Pull out every line below that contains the word "pine", and copy each one in full.

# # # # # # #

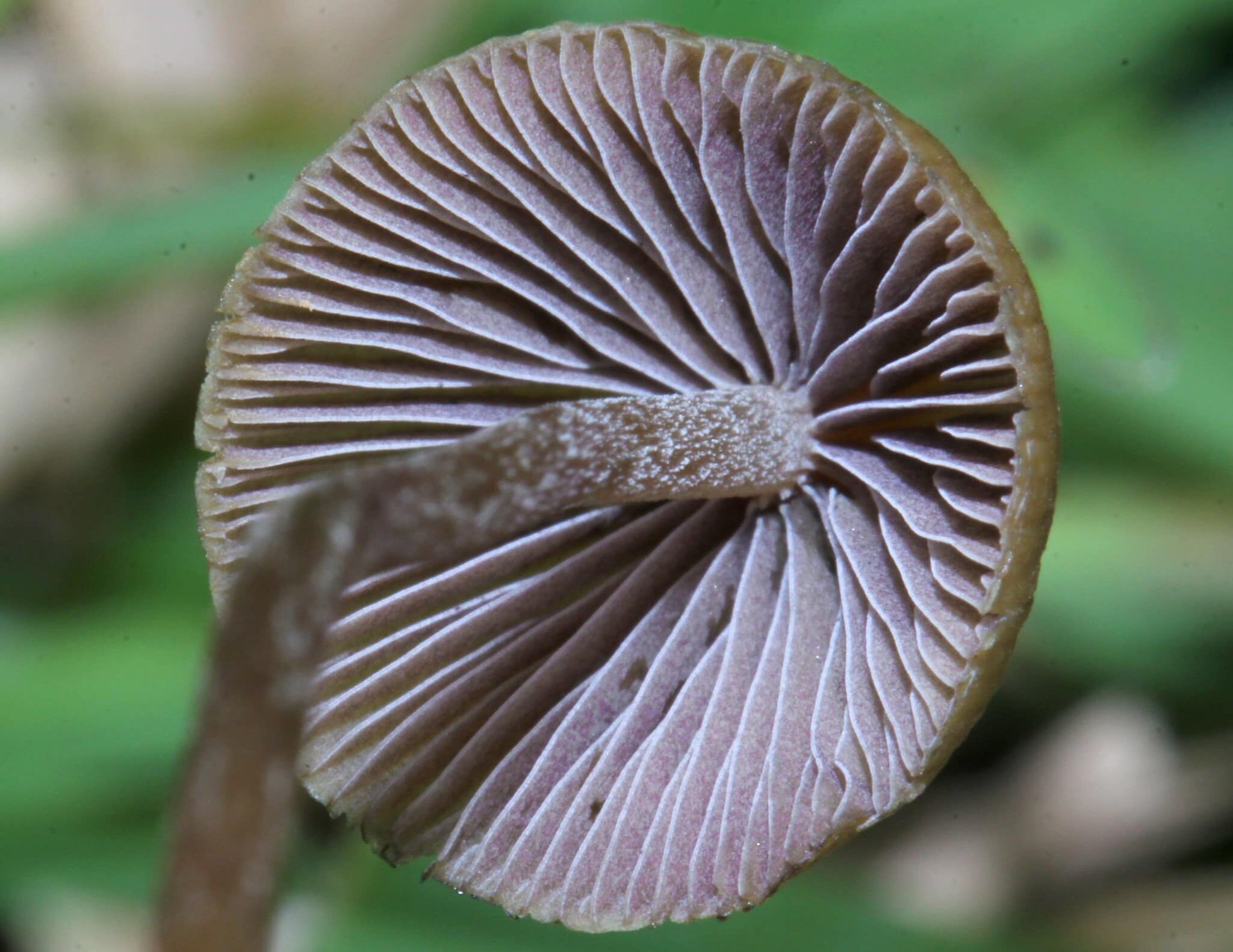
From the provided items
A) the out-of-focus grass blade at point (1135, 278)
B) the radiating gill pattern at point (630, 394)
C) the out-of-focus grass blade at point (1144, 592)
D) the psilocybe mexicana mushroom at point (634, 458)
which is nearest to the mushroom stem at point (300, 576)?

# # # # # # #

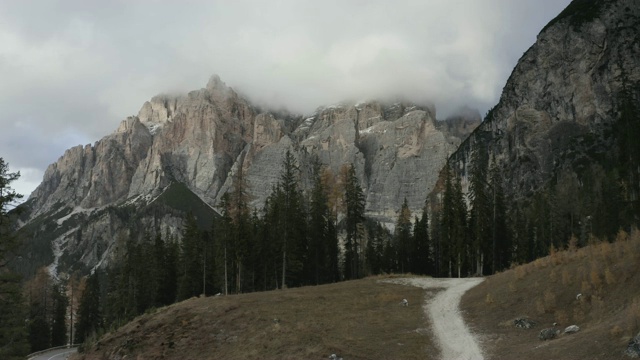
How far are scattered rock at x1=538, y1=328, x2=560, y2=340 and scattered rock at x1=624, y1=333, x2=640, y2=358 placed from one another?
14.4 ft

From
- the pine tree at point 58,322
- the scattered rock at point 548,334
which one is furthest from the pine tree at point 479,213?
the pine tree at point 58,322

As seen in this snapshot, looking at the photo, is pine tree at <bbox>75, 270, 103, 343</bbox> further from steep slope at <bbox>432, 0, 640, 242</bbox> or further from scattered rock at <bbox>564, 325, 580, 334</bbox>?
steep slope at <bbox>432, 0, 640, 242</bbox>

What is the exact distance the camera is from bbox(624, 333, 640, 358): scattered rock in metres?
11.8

# # # # # # #

▶ _Problem solution_
- the pine tree at point 58,322
which one is furthest from the pine tree at point 479,213?
the pine tree at point 58,322
As seen in this snapshot, looking at the photo, is pine tree at <bbox>75, 270, 103, 343</bbox> further from steep slope at <bbox>432, 0, 640, 242</bbox> or further from scattered rock at <bbox>564, 325, 580, 334</bbox>?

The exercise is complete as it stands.